Tudo tem o seu tempo.

Este blogue durou dois anos. O fim já pouco tinha a ver com o início. Os objetivos com que foi criado foram-se desvanecendo, por isso fazia todo o sentido aproveitar a oportunidade e iniciar um novo ciclo, desta feita noutro tipo de alojamento, que era também um desejo antigo. Por isso, para efeitos práticos, este blogue começou em outubro de 2012 e terminou em outubro de 2014.

Para quem, entretanto, descobriu que já não consegue viver sem mim - percebo, já me imaginei a viver sem mim e realmente não dá mesmo - e sem as parvoíces os textos maravilhosos que saem das minhas teclas, não desesperem. Podem encontrar-me noutro lado. Para ficar a saber onde, basta enviar-me um email para theglitterside@gmail.com com uma mensagem simples do género:

Desde que deixaste de escrever já não consigo dormir, comer, beber, sinto-me sem ar como a tua colega do elevador, não consigo pensar em mais nada, até me demiti para ter mais tempo para pensar em mais nada senão em ti, vê lá que já nem a Casa dos Segredos me entusiasma. Preciso de ti como uma pessoa fechada num elevador e a hiperventilar precisa de alguém que carregue nos botões a salve!

Podem anexar ao email cópia do CC, CV em inglês - porque em inglês soa sempre tudo melhor - , o IRS dos últimos dez anos, as últimas análises clínicas, uma selfie tirada na nossa capital e uma dissertação de trinta páginas sobre uma rede social à vossa escolha - já sei que vai ser sobre o facebook. E o certificado de registo criminal, claro, imprescindível para concorrer à Função Pública, já que as minhas parvoíces os meus textos são uma espécie de serviço público.

Depois eu responderei algo simpático como:
Não achei a tua mensagem muito normal. Não te querendo alarmar, diria que essa fixação pela minha pessoa e pelo meu blogue é bem capaz de configurar um transtorno obsessivo-compulsivo, mas também te digo que se é para teres um TOC por uma pessoa e por um blogue, que seja por mim e pelo meu. Pelo menos revela que és uma pessoa com bom gosto. Portanto, enquanto marcas e não marcas uma consulta, podes continuar a ler os meus escritos em qualquercoisa.qualquercoisa.pt. Ah, e não me parece que essa selfie tenha sido tirada na capital porque os Clérigos são mais para norte.


Se podia continuar a viver sem escrever?
Não. Entrei para a escola com cinco anos e antes disso já achava espetacular pegar nas letrinhas e formar palavras com elas. Gostava de vê-las juntas, pronto, tipo rede social. Sou a versão feminina do Mark Zuckerberg, portanto. E ainda me falta publicar um livro, que é algo que vou, obviamente, fazer porque corre sempre tudo como planeio.

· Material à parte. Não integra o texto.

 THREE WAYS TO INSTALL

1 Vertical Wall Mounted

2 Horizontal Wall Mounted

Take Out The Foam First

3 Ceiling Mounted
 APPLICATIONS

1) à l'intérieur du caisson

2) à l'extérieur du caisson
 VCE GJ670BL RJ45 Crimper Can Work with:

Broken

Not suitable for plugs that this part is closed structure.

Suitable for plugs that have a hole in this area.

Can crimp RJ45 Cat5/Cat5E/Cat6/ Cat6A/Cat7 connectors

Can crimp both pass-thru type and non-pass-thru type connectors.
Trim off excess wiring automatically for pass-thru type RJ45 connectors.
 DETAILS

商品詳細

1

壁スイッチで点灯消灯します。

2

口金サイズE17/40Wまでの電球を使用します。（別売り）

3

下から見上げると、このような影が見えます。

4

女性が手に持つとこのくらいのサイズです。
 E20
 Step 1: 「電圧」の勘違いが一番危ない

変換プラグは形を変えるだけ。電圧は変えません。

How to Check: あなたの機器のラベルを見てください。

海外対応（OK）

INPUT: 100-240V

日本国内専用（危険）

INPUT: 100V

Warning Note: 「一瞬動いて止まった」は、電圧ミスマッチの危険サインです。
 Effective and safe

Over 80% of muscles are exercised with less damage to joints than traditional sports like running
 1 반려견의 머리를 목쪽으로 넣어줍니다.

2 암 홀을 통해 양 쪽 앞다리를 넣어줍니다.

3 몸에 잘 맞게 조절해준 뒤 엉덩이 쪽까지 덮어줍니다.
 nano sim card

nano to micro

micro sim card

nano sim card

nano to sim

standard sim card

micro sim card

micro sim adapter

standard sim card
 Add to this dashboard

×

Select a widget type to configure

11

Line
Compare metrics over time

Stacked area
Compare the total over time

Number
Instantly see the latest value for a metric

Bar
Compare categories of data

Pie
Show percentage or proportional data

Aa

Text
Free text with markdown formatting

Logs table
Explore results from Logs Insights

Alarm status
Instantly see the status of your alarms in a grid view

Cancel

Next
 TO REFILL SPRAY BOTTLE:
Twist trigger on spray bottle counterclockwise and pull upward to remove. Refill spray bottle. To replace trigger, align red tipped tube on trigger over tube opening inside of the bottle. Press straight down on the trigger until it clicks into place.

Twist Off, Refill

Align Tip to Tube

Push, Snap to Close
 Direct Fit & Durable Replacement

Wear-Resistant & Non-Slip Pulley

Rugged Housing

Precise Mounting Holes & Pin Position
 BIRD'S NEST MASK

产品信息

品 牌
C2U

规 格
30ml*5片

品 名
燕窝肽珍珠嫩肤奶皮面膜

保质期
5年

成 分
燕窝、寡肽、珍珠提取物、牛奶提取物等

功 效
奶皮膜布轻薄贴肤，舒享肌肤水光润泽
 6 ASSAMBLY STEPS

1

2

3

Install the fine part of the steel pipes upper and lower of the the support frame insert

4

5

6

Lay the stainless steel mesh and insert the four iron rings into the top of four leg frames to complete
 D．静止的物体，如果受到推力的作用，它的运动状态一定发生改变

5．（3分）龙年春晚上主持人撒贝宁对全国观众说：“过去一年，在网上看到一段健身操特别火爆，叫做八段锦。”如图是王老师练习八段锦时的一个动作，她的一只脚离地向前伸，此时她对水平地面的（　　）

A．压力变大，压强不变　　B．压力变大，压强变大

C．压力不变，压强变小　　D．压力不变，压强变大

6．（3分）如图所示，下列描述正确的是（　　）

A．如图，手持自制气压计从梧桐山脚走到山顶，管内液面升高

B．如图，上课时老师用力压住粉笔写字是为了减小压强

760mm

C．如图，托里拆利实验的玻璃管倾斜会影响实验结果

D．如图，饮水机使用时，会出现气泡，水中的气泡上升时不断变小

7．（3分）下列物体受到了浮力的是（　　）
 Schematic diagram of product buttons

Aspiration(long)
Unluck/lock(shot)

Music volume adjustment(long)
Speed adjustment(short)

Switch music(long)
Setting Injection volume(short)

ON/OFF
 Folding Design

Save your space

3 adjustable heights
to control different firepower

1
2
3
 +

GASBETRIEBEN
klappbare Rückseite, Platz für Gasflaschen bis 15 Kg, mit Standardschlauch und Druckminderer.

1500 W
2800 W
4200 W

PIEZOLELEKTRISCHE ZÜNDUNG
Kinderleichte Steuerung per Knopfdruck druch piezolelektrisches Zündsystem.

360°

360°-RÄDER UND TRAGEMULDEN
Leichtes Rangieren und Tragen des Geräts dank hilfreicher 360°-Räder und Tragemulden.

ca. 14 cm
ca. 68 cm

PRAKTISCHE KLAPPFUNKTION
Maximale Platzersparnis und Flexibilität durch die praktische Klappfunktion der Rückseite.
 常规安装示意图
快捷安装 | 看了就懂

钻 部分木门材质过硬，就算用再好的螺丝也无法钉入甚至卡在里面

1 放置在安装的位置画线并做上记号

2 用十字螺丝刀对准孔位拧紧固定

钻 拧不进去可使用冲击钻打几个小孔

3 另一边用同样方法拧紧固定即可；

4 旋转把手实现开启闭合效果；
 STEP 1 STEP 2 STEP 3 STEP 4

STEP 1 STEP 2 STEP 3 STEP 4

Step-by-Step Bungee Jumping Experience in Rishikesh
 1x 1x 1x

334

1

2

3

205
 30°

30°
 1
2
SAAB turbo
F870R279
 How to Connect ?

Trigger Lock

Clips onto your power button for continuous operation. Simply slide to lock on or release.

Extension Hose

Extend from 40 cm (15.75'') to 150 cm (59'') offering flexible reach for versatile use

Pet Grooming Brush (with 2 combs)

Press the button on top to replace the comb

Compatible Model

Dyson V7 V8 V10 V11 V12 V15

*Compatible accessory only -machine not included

Se podia escrever num caderno?
Podia, mas não seria a mesma coisa. Para começar, isso é demasiado oldschool. Depois, o que é que faria aos computadores todos que tenho em casa? E, por fim, é tão mais aliciante escrever em bolds e itálicos e diferentes tipos de letra e com cores.

Se podia ter um blogue e fechá-lo ao público?
Podia, mas não o vou fazer porque tenho encontrado algumas almas gémeas - cada uma na sua 'área' - e elas superam o downside da exposição. Só se vive uma vez e eu quero encontrar todas as almas gémeas a que tenho direito, ainda não sei é bem para quê, talvez para fazer uma coleção ou formar uma rede social ou assim - lá está, Zuckerberg no feminino.

Se podia levar-me mais a sério?
Podia, mas acho que não devo.

Agora vou ali apagar umas velas e pedir um desejo, que se faz tarde.


Não me estava a ocorrer qualquer desejo, mas fiquei a saber que está na moda conduzir Alfas Pendulares a 220 km e de repente apetece-me experimentar. Se consigo pôr um elevador a funcionar também consigo conduzir um Alfa. É só carregar nos botões, certo? E levo o meu tamagotchi Polar, claro, para ver se o batimento cardíaco sobe ou se permaneço calma como se estivesse fechada no elevador.